**Exercise instructions:** Retype nothing except the lines below from the one with "challenges/problems of remote" through the one with "Fig. 3) Radiotelescopio Croce del Nord", exactly, with images left out.

**Data in this exercise:**
>>>>

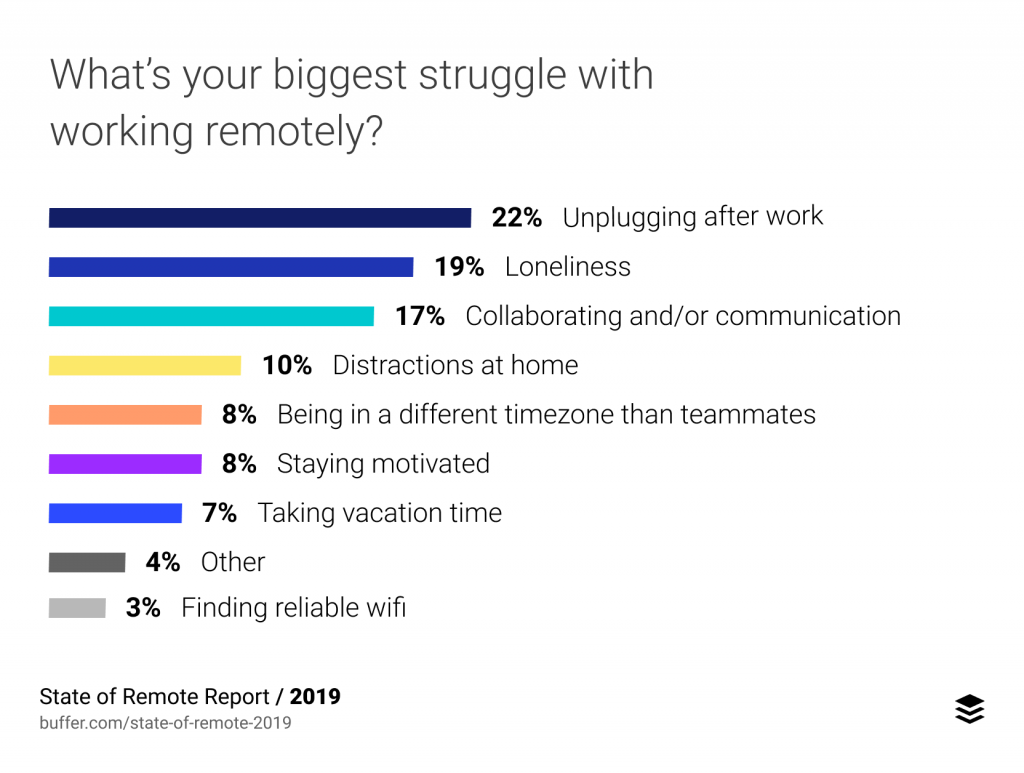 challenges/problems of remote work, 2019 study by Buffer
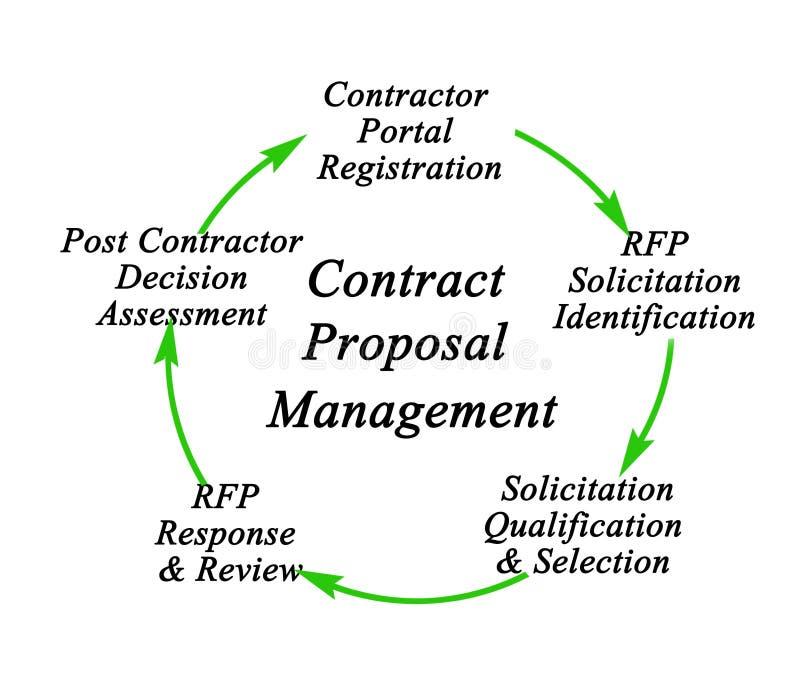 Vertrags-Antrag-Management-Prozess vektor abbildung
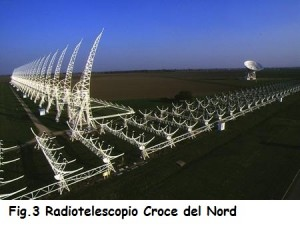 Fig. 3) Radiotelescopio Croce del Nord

<<<<
>>>>

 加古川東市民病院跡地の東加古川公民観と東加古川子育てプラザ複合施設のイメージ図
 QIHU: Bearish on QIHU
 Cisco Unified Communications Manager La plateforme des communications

<<<<
>>>>

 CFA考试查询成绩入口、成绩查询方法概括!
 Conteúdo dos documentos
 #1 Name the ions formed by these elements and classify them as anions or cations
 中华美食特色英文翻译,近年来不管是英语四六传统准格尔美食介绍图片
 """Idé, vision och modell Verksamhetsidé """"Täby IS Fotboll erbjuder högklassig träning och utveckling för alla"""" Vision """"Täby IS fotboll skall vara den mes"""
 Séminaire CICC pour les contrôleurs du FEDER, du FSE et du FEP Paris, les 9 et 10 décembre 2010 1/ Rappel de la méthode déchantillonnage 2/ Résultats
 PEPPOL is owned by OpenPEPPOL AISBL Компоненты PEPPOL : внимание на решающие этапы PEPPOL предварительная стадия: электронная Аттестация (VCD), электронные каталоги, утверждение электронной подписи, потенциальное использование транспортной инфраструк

<<<<

**Completed task:**
 challenges/problems of remote work, 2019 study by Buffer
 Vertrags-Antrag-Management-Prozess vektor abbildung
 Fig. 3) Radiotelescopio Croce del Nord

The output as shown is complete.